I am then treated like I'm somehow the leader of the group when I don't want to me and it frustrates me *so* much.

Why not be the group leader? You're worried about doing more work than other team members?

My grad school experience is that if you're the leader and you care about equitable work distribution then you're in the ideal spot. You solicit everyone's opinions and if they don't offer any then you go with what you have. And then you apportion work. Everyone contributes their work in full team meetings and if someone hasn't done their work then it's out there in the open for everyone to see. Leaders don't have to do all the work they mostly have to facilitate. And telling people what to do is bossy I suppose, sure, but in group work someone has to do it. There's a reasonable chance that other team members will be relieved that someone is taking the reins and structuring the work. The dynamics of group work are that usually someone has to tell everyone else what to do. Sometimes everyone is on the same wavelength, more often they're not.

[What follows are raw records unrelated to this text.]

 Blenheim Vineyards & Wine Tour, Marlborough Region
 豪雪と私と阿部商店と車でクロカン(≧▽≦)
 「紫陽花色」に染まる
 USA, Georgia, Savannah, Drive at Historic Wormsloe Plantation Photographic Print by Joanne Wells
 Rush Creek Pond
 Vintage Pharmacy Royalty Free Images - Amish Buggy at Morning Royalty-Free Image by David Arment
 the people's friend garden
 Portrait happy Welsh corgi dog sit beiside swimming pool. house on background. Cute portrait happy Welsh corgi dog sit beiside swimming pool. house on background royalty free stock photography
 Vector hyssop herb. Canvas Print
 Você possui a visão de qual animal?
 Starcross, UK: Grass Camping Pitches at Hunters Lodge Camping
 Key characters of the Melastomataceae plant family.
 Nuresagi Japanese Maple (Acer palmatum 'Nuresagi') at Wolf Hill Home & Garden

I don't think it's an overstatement to say that of all the managers I've ever had the only common attribute they shared was a strong opinion on what needed to be done. Some were nice, some were assholes, some were right and some were wrong. But they all had opinions.

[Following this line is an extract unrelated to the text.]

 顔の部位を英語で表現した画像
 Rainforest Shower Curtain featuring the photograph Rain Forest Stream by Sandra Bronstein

Anyway, my main suggestion is to figure a way to feel more comfortable with having and sharing opinions even if no one else does.
posted by GuyZero at 10:03 PM on May 26, 2018 [4 favorites]


Also you don't come across as an asshole and I don't think you need to change other than being more comfortable with having opinions which is a pretty reasonable thing to have.
posted by GuyZero at 10:05 PM on May 26, 2018


I'm not a control freak who will take over and dominate a project. When I feel like the other members of my group project don't care, well... I don't care, either. If you're going to put the minimum into the project, well so am I.

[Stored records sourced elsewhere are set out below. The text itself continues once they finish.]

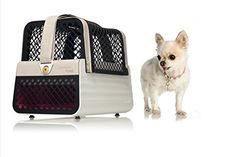 Cheap Crash Tested Dog Carry on for Small Dogs | Penthouse Los Angeles | Safe Transportation of Small Dogs in a Car | Safe Dog Carrier | 4 Pets https://dogcarseat.review/cheap-crash-tested-dog-carry-on-for-small-dogs-penthouse-los-angeles-safe-transportation-of-small-dogs-in-a-car-safe-dog-carrier-4-pets/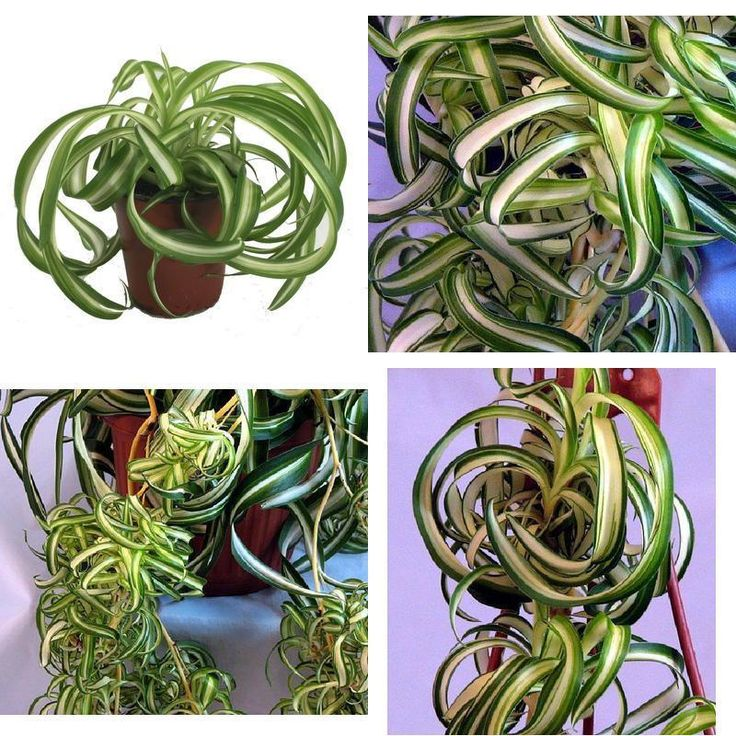 """Bonnie Curly Spider Plant Easy Cleans Air 4"""" Pot Indoor Houseplant Best Gift NEW #SpiderPlant"""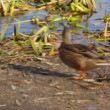 Stock Video: Ducks on pond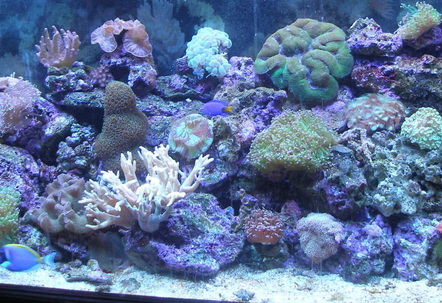 90 gal Reef Tank wPowder Blue Tang Yellow Tail DamselCoral Beauty BlueGreen ChromisLPS Leathers Soft Corals  Mushrooms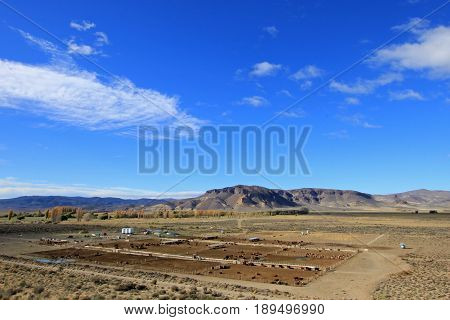 Huge cow farm, Chubut valley, Patagonia Argentina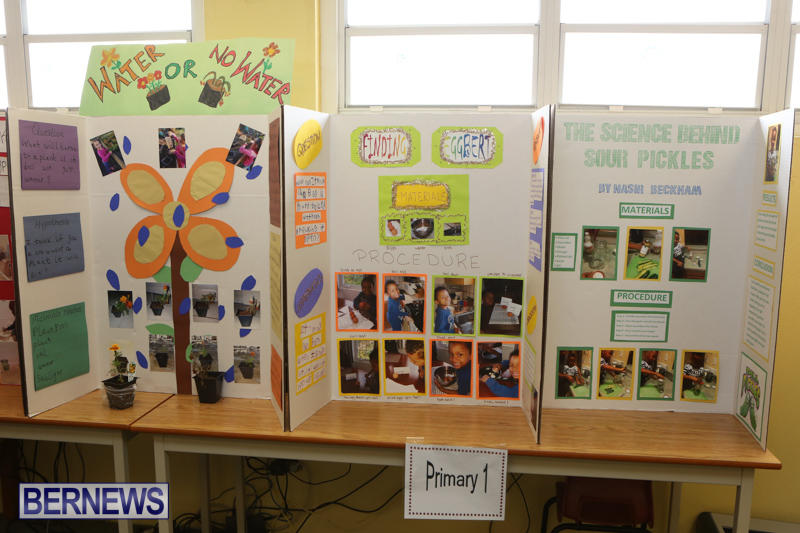 Purvis-Primary-Science-Fair-Bermuda-February-24-2016-9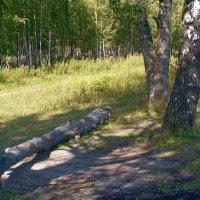Тропинка в лесу :: Вера Щукина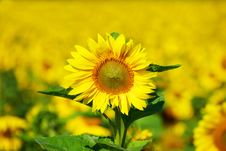 Free Sunflower Royalty Free Stock Images - 5915159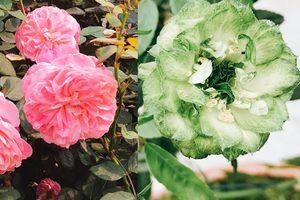 Mê mẩn trước những sắc hoa lạ trong 'Lễ hội hoa hồng Bulgaria' lớn nhất năm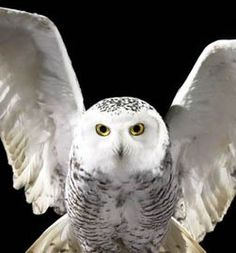 Hedwig (Harry Potter's Owl) makes me think of my sister Harry Potter Books, Snowy Owl, Fantastic Beasts, Bird Feathers, Beautiful Birds, My Animal, Hogwarts, Poster, Creatures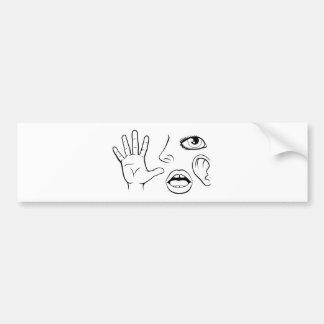Five Senses Illustration Bumper Sticker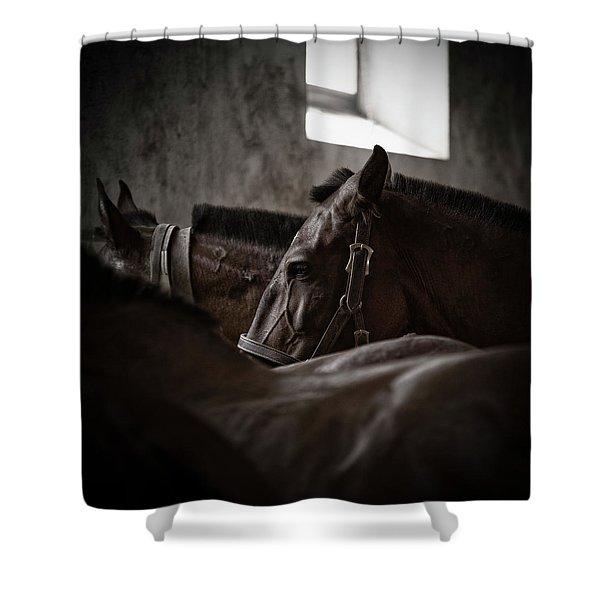 Among Others Shower Curtain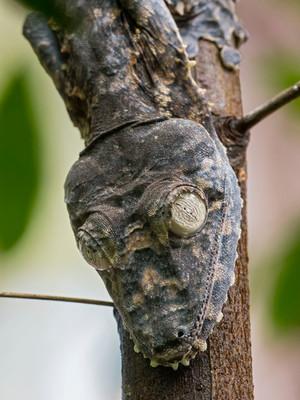 Giant Leaf-tailed Gecko; Uroplatus giganteus
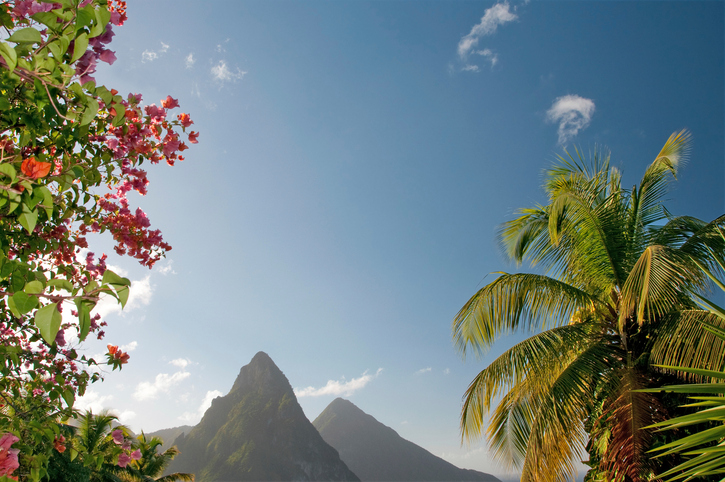 View of St. Lucia's Twin Pitons seen through lush foliage.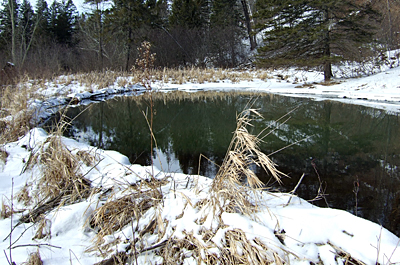 Photo of beaver pond at Kettle River SNA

I think it may be helpful to reframe this belief a bit. The objective is presumably to create a good project, right? Group members, for the most part, are likely going to be unequal in how much they contribute to a good project. (Sometimes groups are awesome and that's not an issue, but I can't say I ever ran into an awesome group during a group project in grad school.) My solution was just to go ahead and be a (nice) control freak about it. No one else cares? Great, then everyone's doing the topic I want, in the way that I want, and all pieces are going through me so that I can vet them (though I'd phrase it as, "I'll put the pieces together"). Which at one point saved me from turning in a group project that was 25% plagiarized, as one group member apparently didn't know that citing sources was a thing.

Basically, I tried to get what I could out of the project, and to turn in the best product I could. If other people wanted to step up, great. If not, I was still going to do my best work. No reason to screw myself over just because my classmates were apathetic. And I would try to remember who was a worthwhile group partner and who wasn't, and to choose the good ones when I got the chance to do so.
posted by lazuli at 10:20 PM on May 26, 2018 [5 favorites]


I handle this in two ways. One way, is I stay completely silent and wait for someone else to speak or take the lead. Eventually someone does, even if there is an awkward few minutes in there. I naturally have a tendency to lead and I feel like sometimes good things come from me taking a back seat. The second way I handle this is by taking the lead, but compiling people's ideas (let's say 3-5 ideas) and then have people in the group vote on which ones they want to do. The one with the most votes wins, and we move on.

You have to remember that not everyone comes from a community or family where challenging, introspective or academic arguments are acceptable or even considered respectful. That doesn't mean there is anything wrong with you or them. It's just a different way of interacting with the world. Finding how to work with those people and draw out their ideas will benefit you in your life.
posted by Toddles at 10:22 PM on May 26, 2018 [2 favorites]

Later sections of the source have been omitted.